И тут Серову стало не по себе. Боже, какой же он низкий, злобный и жалкий человечишка! Ведь мог показать им пистолет — но он, пользуясь физической силой и знанием приемов, учинил жестокий самосуд! Хотя, нечего себе пудрить мозги тем, что мог вытянуть из кобуры оружие и взять этим на испуг. Дело совершенно в ином!

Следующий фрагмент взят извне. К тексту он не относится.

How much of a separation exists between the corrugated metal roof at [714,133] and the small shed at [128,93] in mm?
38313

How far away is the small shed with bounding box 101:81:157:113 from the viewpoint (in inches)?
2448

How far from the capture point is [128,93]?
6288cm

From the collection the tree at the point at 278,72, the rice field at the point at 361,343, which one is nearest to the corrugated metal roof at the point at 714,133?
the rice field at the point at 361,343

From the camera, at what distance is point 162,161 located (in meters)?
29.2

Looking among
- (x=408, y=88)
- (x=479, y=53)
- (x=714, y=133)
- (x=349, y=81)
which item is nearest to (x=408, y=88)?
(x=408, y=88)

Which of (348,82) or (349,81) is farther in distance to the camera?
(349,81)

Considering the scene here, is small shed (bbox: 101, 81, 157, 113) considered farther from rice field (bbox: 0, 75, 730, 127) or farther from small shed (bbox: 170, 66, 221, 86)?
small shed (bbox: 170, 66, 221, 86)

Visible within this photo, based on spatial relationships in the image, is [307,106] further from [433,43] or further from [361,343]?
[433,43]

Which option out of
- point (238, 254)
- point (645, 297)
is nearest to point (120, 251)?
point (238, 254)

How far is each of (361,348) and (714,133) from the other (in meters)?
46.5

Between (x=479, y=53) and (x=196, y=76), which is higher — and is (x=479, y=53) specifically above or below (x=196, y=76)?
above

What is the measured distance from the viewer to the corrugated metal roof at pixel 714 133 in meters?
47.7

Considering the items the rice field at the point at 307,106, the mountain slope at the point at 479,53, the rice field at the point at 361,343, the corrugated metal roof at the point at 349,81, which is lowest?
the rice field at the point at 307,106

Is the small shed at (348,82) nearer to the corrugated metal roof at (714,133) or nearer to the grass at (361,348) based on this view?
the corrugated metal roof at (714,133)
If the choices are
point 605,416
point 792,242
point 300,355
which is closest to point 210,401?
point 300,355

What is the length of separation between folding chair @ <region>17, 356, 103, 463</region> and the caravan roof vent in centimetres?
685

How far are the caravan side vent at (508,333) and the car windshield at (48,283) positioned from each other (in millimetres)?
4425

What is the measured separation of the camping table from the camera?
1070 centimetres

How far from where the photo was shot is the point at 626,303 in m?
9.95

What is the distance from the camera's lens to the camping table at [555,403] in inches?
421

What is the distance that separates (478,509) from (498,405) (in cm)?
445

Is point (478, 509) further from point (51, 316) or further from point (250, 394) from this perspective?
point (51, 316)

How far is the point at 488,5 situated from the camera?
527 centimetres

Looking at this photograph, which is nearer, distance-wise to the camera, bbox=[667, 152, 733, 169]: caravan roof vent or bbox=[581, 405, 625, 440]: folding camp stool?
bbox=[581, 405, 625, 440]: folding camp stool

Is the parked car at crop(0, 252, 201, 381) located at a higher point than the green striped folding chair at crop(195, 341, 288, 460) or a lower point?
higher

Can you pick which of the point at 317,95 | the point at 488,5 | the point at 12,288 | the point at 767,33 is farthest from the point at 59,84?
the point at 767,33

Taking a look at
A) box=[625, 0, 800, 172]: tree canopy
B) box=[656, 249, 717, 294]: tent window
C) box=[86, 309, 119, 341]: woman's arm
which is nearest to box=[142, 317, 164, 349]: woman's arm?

Просто всю скопившуюся ярость от многих неудач он выместил на подвернувшихся под руку уличных подонках! Да, именно так, поскольку ему не справиться с теми, кто сидит высоко, значительно выше, чем прикидывающийся дураком Мякишев или руководство Управления. Он не в силах противоборствовать с теми, кто проторил «крысиную тропу», постоянно пользуется ею и охраняет ее! Как были сильные мира сего недосягаемы для праведного суда при прежнем режиме, так они недосягаемы для него и при нынешнем. Что же изменилось для честного полицейского? Стало значительно больше преступников всех мастей, и значительно увеличилось число «неприкасаемых»?! Бандиты, успевшие сколотить состояния, диктуют свою волю политикам, а те претворяют ее в жизнь. А он ничего не может, ничего!..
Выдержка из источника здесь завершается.